The Information System on Southern Droughts in South America (SISSA) provides information on the impact of this phenomenon for governments, private institutions and other social actors. Formed by Argentina, Bolivia, Brazil, Chile, Paraguay and Uruguay, it is based on different pillars: generating tools to monitor these natural events, as well as preparing communities to anticipate droughts or mitigate their effects.

Although the system provides drought-related information to the entire population, It has three priority socioeconomic sectors: agriculture and livestock, activities related to hydroelectric energy and river transport.. “A constant dialogue is sought from what we call demonstrative projects that, in the future, can be implemented with other sectors”, he says. Caroline Vera, member of the SISSA coordination and researcher at Conicet. In Argentina, for example, there is interaction with agricultural sectors in Córdoba and, with regard to river navigation, with the Paraná River basin area, which includes Argentine and Paraguayan territory.

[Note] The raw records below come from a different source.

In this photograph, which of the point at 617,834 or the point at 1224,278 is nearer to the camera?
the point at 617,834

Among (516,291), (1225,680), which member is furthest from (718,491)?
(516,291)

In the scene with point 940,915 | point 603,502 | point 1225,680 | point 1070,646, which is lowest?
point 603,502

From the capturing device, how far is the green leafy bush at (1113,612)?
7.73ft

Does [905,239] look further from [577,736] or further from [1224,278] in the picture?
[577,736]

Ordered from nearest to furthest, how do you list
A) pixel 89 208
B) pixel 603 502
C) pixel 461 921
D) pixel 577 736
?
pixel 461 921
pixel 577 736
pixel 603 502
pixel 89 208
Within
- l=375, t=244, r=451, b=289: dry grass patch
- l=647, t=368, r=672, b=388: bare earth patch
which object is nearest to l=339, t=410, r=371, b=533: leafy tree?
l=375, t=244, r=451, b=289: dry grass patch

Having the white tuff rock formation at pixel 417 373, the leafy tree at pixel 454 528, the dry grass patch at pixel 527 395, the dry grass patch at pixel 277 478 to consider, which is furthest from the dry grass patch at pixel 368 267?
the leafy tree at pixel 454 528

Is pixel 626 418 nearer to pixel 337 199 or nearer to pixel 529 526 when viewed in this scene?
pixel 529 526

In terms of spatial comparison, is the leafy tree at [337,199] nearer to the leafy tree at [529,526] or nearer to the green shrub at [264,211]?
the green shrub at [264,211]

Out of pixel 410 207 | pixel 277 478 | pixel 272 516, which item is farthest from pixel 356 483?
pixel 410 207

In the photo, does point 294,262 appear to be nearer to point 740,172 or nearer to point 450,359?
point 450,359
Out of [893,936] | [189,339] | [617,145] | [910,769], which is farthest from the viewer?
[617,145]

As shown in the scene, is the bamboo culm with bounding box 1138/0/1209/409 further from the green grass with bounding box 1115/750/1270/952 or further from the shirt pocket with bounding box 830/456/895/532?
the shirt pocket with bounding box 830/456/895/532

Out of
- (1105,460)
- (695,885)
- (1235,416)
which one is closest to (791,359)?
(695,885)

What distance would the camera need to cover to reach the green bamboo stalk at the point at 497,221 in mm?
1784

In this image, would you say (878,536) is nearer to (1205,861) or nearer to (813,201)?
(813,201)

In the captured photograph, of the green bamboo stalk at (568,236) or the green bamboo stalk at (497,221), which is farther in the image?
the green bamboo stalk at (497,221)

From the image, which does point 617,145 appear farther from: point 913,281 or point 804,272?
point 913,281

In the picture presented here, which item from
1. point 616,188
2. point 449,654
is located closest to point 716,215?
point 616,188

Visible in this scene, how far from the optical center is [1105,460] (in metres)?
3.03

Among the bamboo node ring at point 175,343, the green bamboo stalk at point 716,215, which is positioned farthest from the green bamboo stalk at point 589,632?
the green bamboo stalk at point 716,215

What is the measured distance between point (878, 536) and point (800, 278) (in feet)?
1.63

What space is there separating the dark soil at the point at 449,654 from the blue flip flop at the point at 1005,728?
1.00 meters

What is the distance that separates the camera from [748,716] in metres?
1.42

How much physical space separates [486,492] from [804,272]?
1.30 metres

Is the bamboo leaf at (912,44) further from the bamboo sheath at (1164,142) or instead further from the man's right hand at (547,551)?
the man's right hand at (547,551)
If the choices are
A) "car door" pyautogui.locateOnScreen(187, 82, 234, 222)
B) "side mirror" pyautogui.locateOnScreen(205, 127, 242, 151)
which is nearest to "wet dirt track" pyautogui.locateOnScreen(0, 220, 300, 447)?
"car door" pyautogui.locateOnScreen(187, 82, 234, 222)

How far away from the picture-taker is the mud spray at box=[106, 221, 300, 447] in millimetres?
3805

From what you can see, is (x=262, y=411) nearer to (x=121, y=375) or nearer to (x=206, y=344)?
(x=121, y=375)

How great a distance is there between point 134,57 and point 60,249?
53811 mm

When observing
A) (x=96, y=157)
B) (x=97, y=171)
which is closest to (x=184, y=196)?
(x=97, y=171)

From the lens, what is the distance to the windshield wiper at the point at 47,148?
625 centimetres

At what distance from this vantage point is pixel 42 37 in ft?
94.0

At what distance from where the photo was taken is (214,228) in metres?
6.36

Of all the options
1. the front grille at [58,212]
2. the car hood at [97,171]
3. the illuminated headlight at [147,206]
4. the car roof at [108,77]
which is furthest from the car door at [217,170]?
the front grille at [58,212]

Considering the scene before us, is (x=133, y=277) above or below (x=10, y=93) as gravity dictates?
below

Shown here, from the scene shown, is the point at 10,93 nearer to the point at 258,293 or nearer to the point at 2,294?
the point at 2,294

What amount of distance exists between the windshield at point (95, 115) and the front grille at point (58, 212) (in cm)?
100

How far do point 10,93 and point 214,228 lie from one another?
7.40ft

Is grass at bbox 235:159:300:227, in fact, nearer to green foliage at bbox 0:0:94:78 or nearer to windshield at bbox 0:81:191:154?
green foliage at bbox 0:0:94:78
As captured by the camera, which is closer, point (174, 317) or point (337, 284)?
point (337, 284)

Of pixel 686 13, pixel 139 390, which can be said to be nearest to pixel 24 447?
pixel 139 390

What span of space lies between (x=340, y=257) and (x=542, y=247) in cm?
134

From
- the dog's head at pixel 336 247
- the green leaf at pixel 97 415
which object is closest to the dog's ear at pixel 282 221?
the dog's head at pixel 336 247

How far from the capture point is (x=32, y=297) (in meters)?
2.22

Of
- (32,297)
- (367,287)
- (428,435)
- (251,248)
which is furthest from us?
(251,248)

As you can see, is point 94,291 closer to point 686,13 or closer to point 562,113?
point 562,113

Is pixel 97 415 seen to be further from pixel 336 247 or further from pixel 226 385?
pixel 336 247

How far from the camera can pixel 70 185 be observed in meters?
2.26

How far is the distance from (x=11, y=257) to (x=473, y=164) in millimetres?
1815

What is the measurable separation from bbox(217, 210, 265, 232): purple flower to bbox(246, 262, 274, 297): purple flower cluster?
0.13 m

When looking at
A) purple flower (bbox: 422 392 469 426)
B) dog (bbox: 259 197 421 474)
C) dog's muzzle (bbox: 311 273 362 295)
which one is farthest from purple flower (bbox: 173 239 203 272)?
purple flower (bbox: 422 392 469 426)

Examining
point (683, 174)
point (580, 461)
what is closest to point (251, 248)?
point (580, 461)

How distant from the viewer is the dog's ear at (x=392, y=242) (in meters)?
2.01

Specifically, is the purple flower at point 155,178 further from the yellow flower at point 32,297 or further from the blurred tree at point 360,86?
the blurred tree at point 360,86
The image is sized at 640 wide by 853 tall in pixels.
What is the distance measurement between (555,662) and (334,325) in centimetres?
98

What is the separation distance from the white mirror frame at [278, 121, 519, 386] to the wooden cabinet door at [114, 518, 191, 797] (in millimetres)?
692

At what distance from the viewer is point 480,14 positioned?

This last point, points out the researcher, is an example of how much drought can affect various sectors. The river channel put the barges that transport products with a great impact on the economy in check, as the boats had to reduce their load or, directly, could not pass. “In this case, a project is being implemented that involved all bodies and bodies that were linked to water, whether ports, city halls or private transport companies”, exemplifies the meteorologist.

National meteorological services provide SISSA with a considerable amount of information. With the need for a comprehensive vision, the articulated work systems include researchers from different natural disciplines –Meteorology, Biology and Agricultural Sciences–, but also from the social and economic sciences, to understand how risk is perceived, how decisions are made and how losses are assessed.

critical scenario

The conditions of the current drought put several socioeconomic and productive sectors on alert, due to the effects that are already being observed and those that are expected in the future. According to the National Meteorological Service (SMN), Argentina received only 44% of the average precipitation in the last four months of 2022, which translates into the lowest value in 35 years.. Although early evidence shows more of a natural issue than the effects of climate change, scientists must wait for further studies to discover the causes.

Although droughts are natural phenomena that are part of climate variability, at the same time we know that they will become more frequent due to climate change.“, Explain Karina Flores, meteorologist SMN. According to a recent report, the drought corresponds to the La Niña phenomenon, an event that occurs in the equatorial Pacific, thousands of kilometers from this region. Its main feature is that changes occur in the ocean, with the atmosphere accompanying these variations. When ocean surface temperatures drop and become colder, it is called La Niña, while when temperatures are warmer, it is called El Niño.

With three consecutive years of La Niña, the impact of the drought is increasingly serious due to the persistence of the rainfall deficit. The consequences range from the low productivity of crops to the impairment of freshwater reservoirs, which, added to other natural disasters, make up a critical scenario. “Reductions in crop yields and in soil water storage are observed, an aspect that is at its lowest value in the last 60 years. At the same time, we cannot lose sight of the large-scale fires in many parts of the country, and the heat waves that occur”, points out the expert. Both droughts and fires pose a risk to the conservation of natural areas and biodiversity.

The SMN is one of the many national organizations (along with Conicet, INTI, INTA, the National Atomic Energy Commission and several national universities) that make up the National Drought Monitoring Board, where they meet every month to exchange information and make joint reports at the national level. “Each of the organizations that have a wide territorial coverage share information on drought indicators. This way, a report is prepared with a drought risk map, which becomes a much needed input for decision makers”, points out Flores.